I know a lot of people who thought they were eligible and learned come tax season that they weren't. The communications surrounding CERB were messy and unclear, with eligibility criteria seemingly changing daily.

[–] Macaw@lemmy.ca 4 points 2 years ago (1 children)

Sure, give CERB to millions of people who don't need it. Brilliant idea. That program was rolled out as fast as humanly possible and people expect perfection....
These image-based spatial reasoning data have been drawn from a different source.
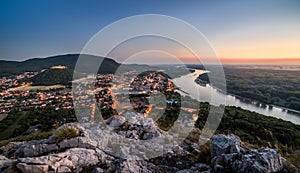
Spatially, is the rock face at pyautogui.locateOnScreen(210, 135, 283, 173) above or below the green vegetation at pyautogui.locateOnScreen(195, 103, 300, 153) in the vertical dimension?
above

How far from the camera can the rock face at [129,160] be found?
9.73 feet

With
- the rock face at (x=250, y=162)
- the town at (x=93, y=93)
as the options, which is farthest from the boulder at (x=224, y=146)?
the town at (x=93, y=93)

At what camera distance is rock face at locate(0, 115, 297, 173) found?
296cm

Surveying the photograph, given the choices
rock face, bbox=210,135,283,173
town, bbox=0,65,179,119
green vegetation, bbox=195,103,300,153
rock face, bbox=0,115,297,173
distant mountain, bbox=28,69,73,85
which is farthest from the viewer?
distant mountain, bbox=28,69,73,85

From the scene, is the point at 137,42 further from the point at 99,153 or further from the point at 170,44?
the point at 99,153

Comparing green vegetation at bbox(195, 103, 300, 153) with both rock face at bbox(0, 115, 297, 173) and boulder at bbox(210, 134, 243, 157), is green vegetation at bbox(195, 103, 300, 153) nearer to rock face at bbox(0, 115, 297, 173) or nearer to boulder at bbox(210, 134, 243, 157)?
boulder at bbox(210, 134, 243, 157)

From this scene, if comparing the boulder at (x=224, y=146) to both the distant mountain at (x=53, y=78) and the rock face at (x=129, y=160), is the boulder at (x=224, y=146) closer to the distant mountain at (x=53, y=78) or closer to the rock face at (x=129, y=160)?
the rock face at (x=129, y=160)

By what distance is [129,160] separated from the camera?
3.62 metres

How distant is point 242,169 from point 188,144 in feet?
8.31

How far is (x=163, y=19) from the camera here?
17.0 ft

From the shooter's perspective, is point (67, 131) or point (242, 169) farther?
point (67, 131)

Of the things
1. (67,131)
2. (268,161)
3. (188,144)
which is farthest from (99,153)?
(268,161)

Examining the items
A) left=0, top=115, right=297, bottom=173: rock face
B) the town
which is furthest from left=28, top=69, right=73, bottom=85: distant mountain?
left=0, top=115, right=297, bottom=173: rock face

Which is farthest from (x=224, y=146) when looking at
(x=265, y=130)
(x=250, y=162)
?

[–] Evkob@lemmy.ca 2 points 2 years ago (1 children)

What are your arguments against doing so?

[–] PortableHotpocket@lemmy.ca 1 points 2 years ago (1 children)

The cost would have been a lot higher. Either you have to reduce the dollar value for each recipient to keep the total amount the same, or, more likely, keep the dollar value the same for each recipient, "create" more money overall, and spike inflation significantly worse than it already has been.

You can't just put so much money into circulation like that at once. The amount we already put in for covid relief is a big contributor to the inflation we have seen over the past few years. It devalues savings like mad, hurting tons of middle and retirement age people who have to live off of those savings for the rest of their lives.

[–] Rediphile@lemmy.ca 1 points 2 years ago* (last edited 2 years ago)

For anyone curious, 6.5m out of the 38m total population claimed it. So it would cost close to 6x as much if given to everyone (if even children included).

I support the concept of basic income in general, but this was a different situation specific to COVID job loss.